“Now let me make it clear that any company that ties up an arrangement now, we have made a decision that when we go to open public tender for the sale of our crude that the company that ties up the arrangement with them now shall be excluded when the open public tender is done,” he told a news conference.
Guyanese only knew that the Ministry of the Presidency’s Department of Energy will this week hold talks with several prospective buyers through a foreign news report.
Mr. Jagdeo says this smacks of secrecy and the company will not be allowed to bid in the future for any of the Guyana government’s share of the oil.
He says the incumbent coalition administration should not be making such important agreements because it is a caretaker government until Guyanese go to the polls on March 2, 2020. “They are knowingly entering into a contract with a government that has its powers reduced and that is known for its venality that shouldn’t be tying up any such arrangements before the elections,” Jagdeo added.
Mr.

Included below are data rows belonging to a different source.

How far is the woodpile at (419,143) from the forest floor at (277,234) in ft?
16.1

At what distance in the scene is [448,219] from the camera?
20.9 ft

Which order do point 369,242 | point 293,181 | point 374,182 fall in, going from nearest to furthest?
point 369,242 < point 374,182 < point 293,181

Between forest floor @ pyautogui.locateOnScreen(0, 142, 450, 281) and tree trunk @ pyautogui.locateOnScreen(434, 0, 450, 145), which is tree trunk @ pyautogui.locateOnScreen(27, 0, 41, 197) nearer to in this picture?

Jagdeo says if the Guyana government needs to set a standard for oil from the Liza 2 well, based on the removal of impurities and contaminants, the administration could have asked ExxonMobil to do so. He notes that ExxonMobil will be conducting a similar process at its refinery for its first million barrels of oil.

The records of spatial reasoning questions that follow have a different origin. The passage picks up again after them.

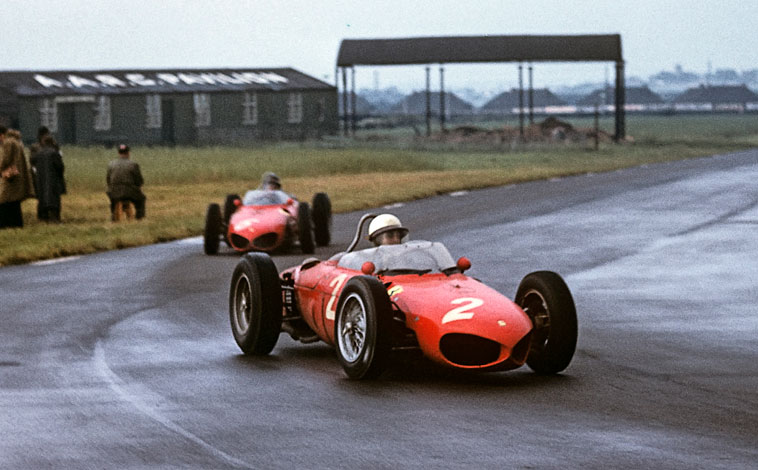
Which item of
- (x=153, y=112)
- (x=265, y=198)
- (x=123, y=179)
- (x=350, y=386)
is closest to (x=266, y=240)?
(x=265, y=198)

The Ministry of the Presidency has said that the selection this week of one of the well-known and reputable international oil companies is aimed at setting a standard for Guyana’s oil from the Liza field and getting the best possible price.

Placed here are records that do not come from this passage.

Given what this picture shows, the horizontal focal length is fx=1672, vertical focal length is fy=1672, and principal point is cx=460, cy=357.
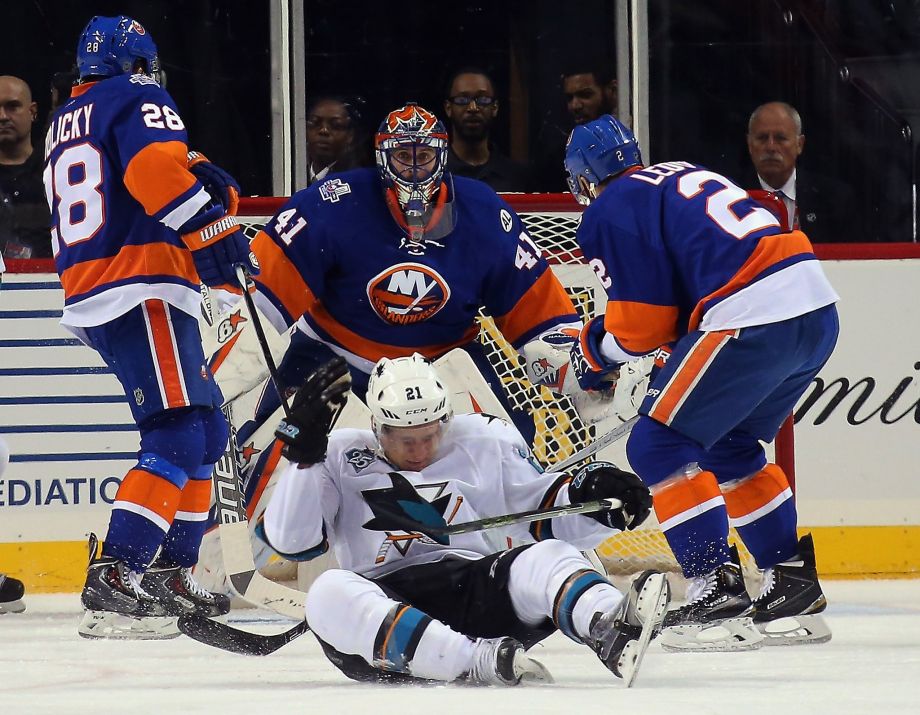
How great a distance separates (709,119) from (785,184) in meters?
0.33

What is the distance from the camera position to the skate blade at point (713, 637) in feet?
11.0

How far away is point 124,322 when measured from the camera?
3.71m

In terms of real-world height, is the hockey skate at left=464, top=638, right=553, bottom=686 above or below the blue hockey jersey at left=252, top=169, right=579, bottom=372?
below

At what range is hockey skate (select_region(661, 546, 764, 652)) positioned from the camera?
132 inches

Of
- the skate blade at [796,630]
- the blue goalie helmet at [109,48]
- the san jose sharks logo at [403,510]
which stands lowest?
the skate blade at [796,630]

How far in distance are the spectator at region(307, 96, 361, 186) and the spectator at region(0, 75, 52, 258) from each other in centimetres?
81

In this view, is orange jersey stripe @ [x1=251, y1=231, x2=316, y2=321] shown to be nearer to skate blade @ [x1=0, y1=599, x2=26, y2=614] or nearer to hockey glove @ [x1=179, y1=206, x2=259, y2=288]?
hockey glove @ [x1=179, y1=206, x2=259, y2=288]

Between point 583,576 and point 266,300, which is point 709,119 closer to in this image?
point 266,300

Already, the Head of the Department of Energy, Dr. Mark Bynoe has made it clear that his office would not be party to any corrupt transaction, but at the same time certain disclosures would be made while others could not be. He assured that the process would be “very transparent” in addition to the market disclosures. “Government will be keen to share as much as it can when it can to allow you to gain confidence that there is nothing happening behind the scenes, there is nothing nefarious taking place, there are no side-deals occurring here,” said Bynoe earlier this week.
The Department of Energy, he said, has a “zero tolerance policy on corruption” even as he cautioned against negotiating deals in the public.